## Dataset records
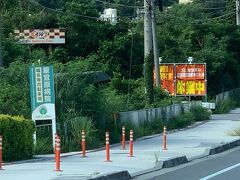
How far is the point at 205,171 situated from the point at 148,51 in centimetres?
1985

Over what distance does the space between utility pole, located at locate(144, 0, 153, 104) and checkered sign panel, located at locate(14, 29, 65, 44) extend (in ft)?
31.0

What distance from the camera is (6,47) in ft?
133

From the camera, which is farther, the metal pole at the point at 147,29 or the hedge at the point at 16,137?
the metal pole at the point at 147,29

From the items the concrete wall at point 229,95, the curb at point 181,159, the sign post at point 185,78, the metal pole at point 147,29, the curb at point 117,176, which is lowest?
the curb at point 181,159

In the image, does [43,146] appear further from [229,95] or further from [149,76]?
[229,95]

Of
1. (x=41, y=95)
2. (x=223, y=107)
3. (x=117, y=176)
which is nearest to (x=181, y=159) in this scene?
(x=117, y=176)

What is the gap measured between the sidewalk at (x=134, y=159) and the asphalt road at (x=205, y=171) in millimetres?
521

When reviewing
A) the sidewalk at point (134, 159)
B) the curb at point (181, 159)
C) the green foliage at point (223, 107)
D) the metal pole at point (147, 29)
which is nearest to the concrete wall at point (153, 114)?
the sidewalk at point (134, 159)

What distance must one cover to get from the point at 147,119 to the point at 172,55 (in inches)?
887

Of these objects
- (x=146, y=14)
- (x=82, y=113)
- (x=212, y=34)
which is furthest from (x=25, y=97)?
(x=212, y=34)

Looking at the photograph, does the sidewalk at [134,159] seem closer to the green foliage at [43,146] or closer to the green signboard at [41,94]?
the green foliage at [43,146]

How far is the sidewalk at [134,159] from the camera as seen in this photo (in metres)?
16.6

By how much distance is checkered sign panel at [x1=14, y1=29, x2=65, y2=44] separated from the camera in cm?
4422

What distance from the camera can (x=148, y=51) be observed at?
37625 mm
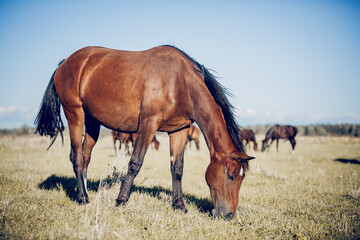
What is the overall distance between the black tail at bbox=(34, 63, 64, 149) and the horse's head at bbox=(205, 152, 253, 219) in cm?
367

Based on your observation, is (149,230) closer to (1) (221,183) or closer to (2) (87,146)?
(1) (221,183)

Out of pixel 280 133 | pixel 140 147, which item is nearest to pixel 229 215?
pixel 140 147

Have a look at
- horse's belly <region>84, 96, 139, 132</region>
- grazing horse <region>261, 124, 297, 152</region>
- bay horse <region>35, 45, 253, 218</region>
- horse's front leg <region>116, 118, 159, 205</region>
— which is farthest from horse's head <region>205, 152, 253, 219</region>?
grazing horse <region>261, 124, 297, 152</region>

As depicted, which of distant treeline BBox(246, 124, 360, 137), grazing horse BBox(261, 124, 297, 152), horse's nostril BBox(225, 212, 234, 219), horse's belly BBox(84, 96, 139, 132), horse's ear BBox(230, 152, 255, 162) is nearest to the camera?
horse's ear BBox(230, 152, 255, 162)

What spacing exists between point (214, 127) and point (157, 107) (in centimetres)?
97

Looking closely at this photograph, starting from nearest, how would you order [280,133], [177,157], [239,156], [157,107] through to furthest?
[239,156] → [157,107] → [177,157] → [280,133]

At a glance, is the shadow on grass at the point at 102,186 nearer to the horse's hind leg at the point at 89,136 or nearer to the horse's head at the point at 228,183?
the horse's head at the point at 228,183

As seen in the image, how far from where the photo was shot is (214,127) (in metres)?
3.83

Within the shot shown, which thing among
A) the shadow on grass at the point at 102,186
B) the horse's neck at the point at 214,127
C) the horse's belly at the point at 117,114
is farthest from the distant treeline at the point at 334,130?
the horse's belly at the point at 117,114

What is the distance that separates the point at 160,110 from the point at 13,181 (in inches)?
170

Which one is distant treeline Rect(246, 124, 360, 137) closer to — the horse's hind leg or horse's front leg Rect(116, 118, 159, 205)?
the horse's hind leg

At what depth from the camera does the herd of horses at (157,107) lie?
146 inches

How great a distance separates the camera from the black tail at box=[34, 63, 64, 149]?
5082 mm

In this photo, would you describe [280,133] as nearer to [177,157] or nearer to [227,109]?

## Challenge
Can you give all of the records again with every "checkered sign panel" replaced by "checkered signboard", everything else unchanged and the pictures left out?

## Output for this task
How far is the point at 205,171 situated from the point at 148,51 in centimetres?
1985

Over what distance does the space between utility pole, located at locate(144, 0, 153, 104) and checkered signboard, located at locate(14, 29, 65, 44) extend (in ft)?
31.0

What distance from the camera is (6,47) in ft?
133

From the camera, which is farther, the metal pole at the point at 147,29 or the hedge at the point at 16,137?
the metal pole at the point at 147,29

From the items the concrete wall at point 229,95, the curb at point 181,159, the sign post at point 185,78, the metal pole at point 147,29, the curb at point 117,176, which is lowest?
the curb at point 181,159

In the image, does [43,146] appear further from [229,95] or further from [149,76]?
[229,95]

Of
1. (x=41, y=95)
2. (x=223, y=107)
3. (x=117, y=176)
which is nearest to (x=181, y=159) in this scene?
(x=117, y=176)

What is the gap measured between the sidewalk at (x=134, y=159) and the asphalt road at (x=205, y=171) in millimetres?
521

When reviewing
A) the sidewalk at point (134, 159)
B) the curb at point (181, 159)
C) the green foliage at point (223, 107)
D) the metal pole at point (147, 29)
which is nearest to the concrete wall at point (153, 114)?
the sidewalk at point (134, 159)

What distance must one cover to get from the point at 147,119 to the point at 172,55 (in inches)?
887

Of these objects
- (x=146, y=14)
- (x=82, y=113)
- (x=212, y=34)
which is furthest from (x=25, y=97)?
(x=212, y=34)

Looking at the photograph, does the sidewalk at [134,159] seem closer to the green foliage at [43,146] or closer to the green signboard at [41,94]?
the green foliage at [43,146]

How far is the sidewalk at [134,159] from the camera as seen in this photo (in metres)?
16.6

By how much distance is checkered signboard at [x1=14, y1=29, x2=65, y2=44] separated from the camera in cm?
4422

What distance from the camera can (x=148, y=51) be observed at?
37625 mm
What is the overall distance between the black tail at bbox=(34, 63, 64, 149) and the horse's head at bbox=(205, 152, 253, 219) in cm?
367

Based on your observation, is (149,230) closer to (1) (221,183) or closer to (2) (87,146)?
(1) (221,183)

Out of pixel 280 133 | pixel 140 147, which item is nearest to pixel 229 215?
pixel 140 147

Have a look at
- horse's belly <region>84, 96, 139, 132</region>
- grazing horse <region>261, 124, 297, 152</region>
- bay horse <region>35, 45, 253, 218</region>
- horse's front leg <region>116, 118, 159, 205</region>
— which is farthest from horse's head <region>205, 152, 253, 219</region>?
grazing horse <region>261, 124, 297, 152</region>

As depicted, which of distant treeline BBox(246, 124, 360, 137), grazing horse BBox(261, 124, 297, 152), horse's nostril BBox(225, 212, 234, 219), horse's belly BBox(84, 96, 139, 132), horse's ear BBox(230, 152, 255, 162) is nearest to the camera?
horse's ear BBox(230, 152, 255, 162)

What spacing exists between point (214, 127) and point (157, 107) (in centimetres)?
97

Looking closely at this photograph, starting from nearest, how would you order [280,133], [177,157], [239,156], [157,107] through to furthest?
[239,156] → [157,107] → [177,157] → [280,133]

At a glance, is the shadow on grass at the point at 102,186 nearer to the horse's hind leg at the point at 89,136 or nearer to the horse's head at the point at 228,183?
the horse's head at the point at 228,183

As seen in the image, how far from where the photo was shot is (214,127) (in metres)?
3.83

Within the shot shown, which thing among
A) the shadow on grass at the point at 102,186
B) the horse's neck at the point at 214,127
C) the horse's belly at the point at 117,114
is farthest from the distant treeline at the point at 334,130?
the horse's belly at the point at 117,114

What is the distance that separates the point at 160,110 from the point at 13,181 (in inches)?
170

Which one is distant treeline Rect(246, 124, 360, 137) closer to — the horse's hind leg or horse's front leg Rect(116, 118, 159, 205)?
the horse's hind leg

At what depth from the camera does the herd of horses at (157,107) lie?
146 inches

How great a distance separates the camera from the black tail at box=[34, 63, 64, 149]?
5082 mm

In this photo, would you describe [280,133] as nearer to [177,157] or nearer to [227,109]?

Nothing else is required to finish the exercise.